▶ [Exercise directions]: Provide again, from the entries below, every line from the one containing "parasitised red blood" through the one containing "country = Uganda", exactly as written, and no other line.

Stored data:
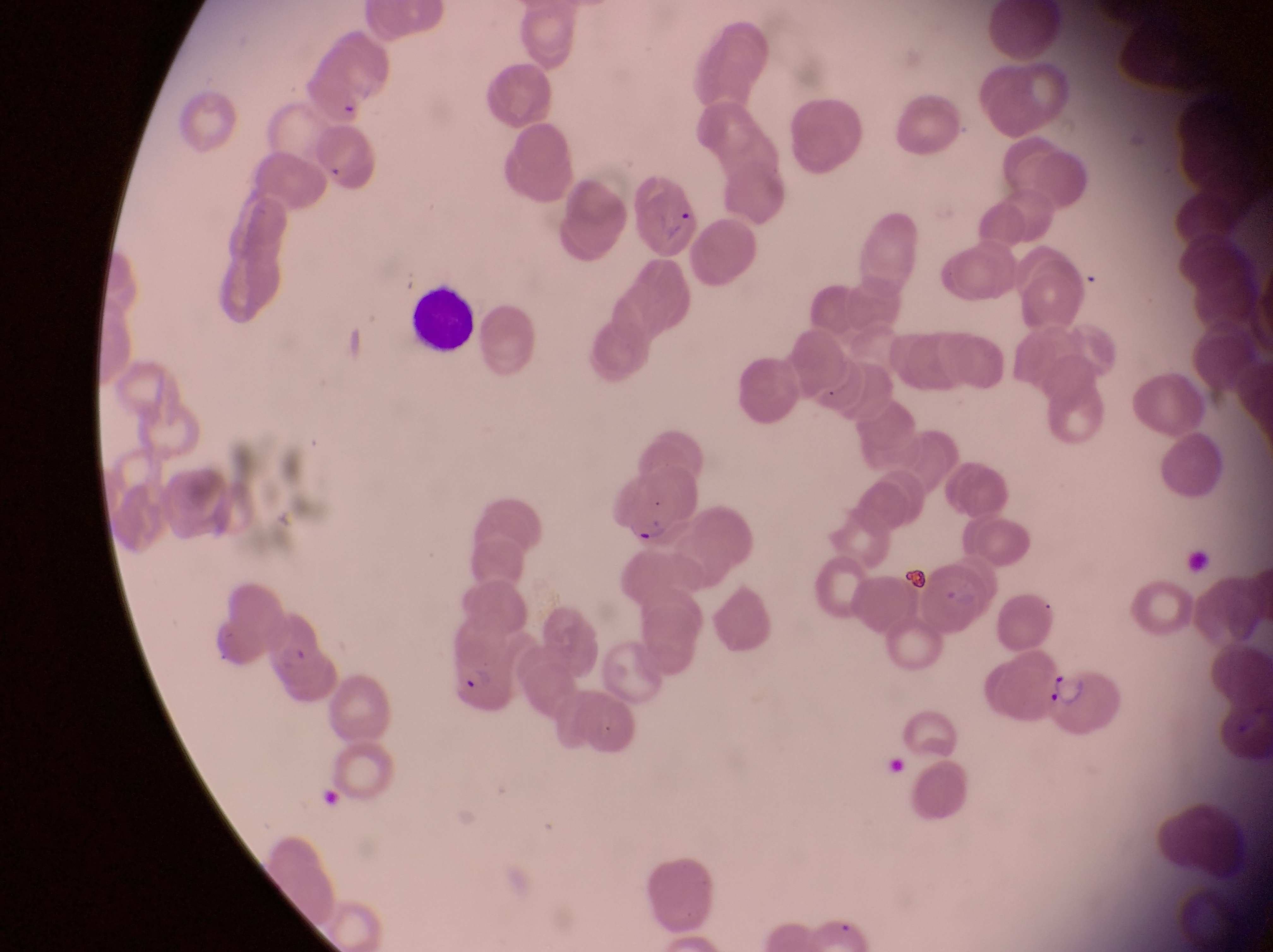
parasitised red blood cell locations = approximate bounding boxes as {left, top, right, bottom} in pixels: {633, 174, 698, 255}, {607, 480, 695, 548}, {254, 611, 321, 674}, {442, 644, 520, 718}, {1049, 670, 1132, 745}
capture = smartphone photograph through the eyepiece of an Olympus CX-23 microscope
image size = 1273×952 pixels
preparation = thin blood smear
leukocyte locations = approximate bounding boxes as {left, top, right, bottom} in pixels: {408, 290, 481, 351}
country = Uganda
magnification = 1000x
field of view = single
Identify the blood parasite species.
...
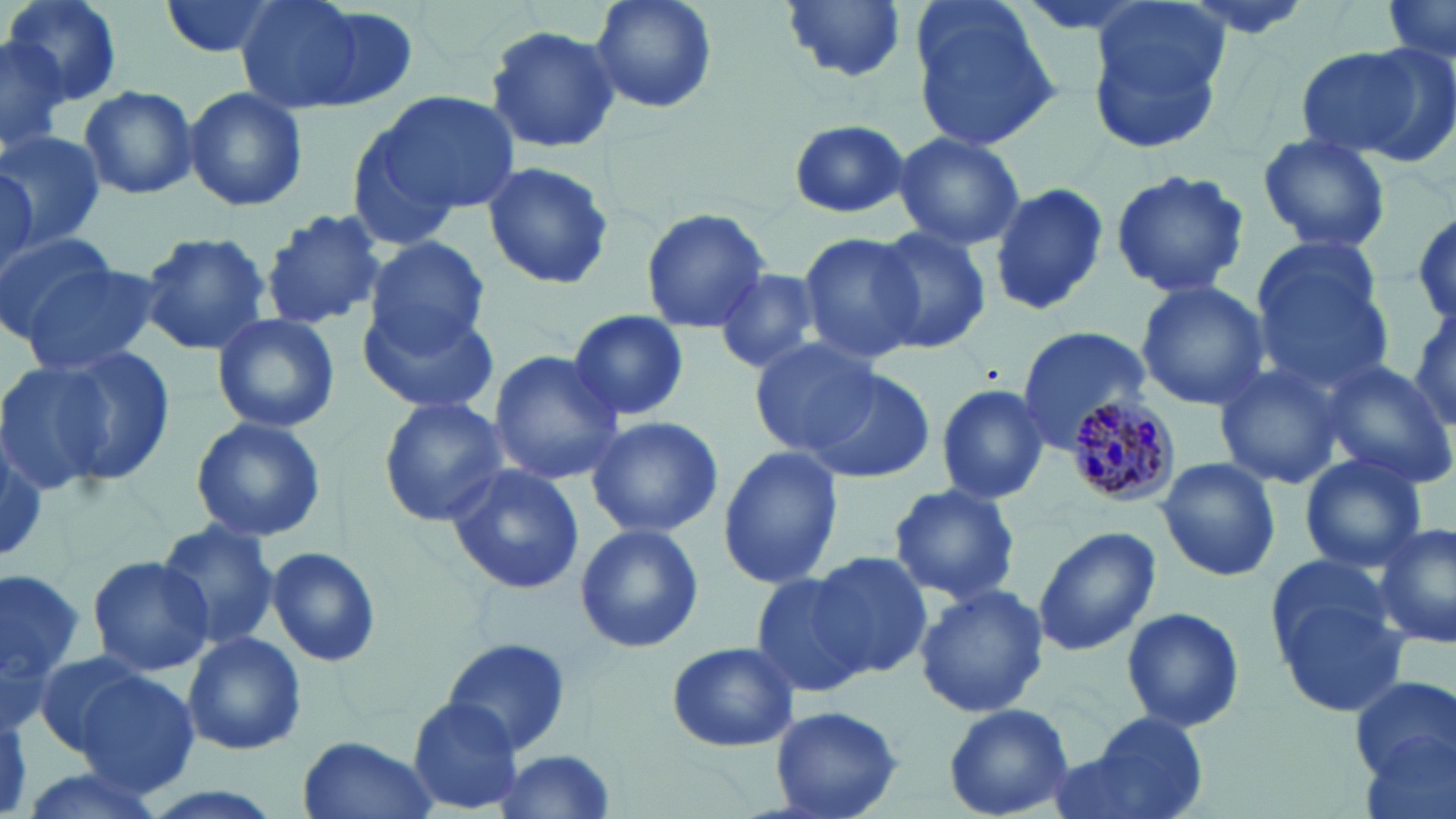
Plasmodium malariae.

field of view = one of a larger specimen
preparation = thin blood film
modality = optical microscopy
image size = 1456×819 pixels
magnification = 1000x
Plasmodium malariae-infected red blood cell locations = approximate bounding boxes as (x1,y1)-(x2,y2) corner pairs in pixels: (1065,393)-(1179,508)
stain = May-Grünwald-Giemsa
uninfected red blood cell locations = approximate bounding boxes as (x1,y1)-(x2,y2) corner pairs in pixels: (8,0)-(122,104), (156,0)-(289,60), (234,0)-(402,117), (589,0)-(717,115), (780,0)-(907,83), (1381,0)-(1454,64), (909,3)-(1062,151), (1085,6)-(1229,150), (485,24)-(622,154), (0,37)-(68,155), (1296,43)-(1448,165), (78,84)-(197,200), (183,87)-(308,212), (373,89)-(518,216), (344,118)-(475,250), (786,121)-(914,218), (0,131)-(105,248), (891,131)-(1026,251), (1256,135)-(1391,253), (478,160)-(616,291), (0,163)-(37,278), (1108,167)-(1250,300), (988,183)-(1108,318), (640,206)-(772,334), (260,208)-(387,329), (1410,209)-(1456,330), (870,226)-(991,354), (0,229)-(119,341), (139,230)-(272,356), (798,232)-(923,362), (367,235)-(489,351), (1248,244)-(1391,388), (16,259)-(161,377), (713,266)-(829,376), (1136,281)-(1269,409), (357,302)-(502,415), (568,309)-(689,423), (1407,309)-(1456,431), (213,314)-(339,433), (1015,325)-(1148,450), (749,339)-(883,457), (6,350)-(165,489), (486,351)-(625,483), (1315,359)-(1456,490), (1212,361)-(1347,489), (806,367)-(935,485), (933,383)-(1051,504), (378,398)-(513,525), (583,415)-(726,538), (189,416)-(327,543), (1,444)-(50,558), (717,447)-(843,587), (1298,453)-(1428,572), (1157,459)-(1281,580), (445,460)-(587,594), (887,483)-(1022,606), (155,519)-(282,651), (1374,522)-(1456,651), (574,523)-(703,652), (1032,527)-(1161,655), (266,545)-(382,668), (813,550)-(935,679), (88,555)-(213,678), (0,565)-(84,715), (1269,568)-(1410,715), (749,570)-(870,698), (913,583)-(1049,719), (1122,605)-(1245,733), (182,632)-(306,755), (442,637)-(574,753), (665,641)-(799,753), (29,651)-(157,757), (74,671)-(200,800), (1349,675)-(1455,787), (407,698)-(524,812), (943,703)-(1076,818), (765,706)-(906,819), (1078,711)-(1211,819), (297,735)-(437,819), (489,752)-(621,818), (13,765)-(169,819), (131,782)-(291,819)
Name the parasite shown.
--
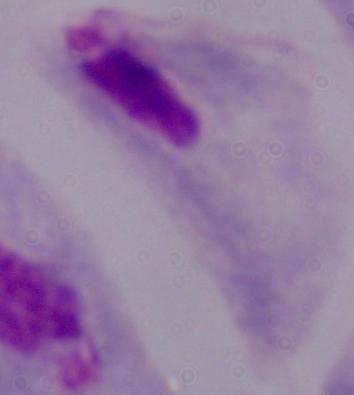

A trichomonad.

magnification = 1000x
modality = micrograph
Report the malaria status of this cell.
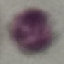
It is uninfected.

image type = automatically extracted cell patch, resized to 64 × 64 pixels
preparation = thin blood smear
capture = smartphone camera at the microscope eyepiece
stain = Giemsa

▶ [Answer to this problem]:
parasitised red blood cell locations = approximate bounding boxes as {left, top, right, bottom} in pixels: {633, 174, 698, 255}, {607, 480, 695, 548}, {254, 611, 321, 674}, {442, 644, 520, 718}, {1049, 670, 1132, 745}
capture = smartphone photograph through the eyepiece of an Olympus CX-23 microscope
image size = 1273×952 pixels
preparation = thin blood smear
leukocyte locations = approximate bounding boxes as {left, top, right, bottom} in pixels: {408, 290, 481, 351}
country = Uganda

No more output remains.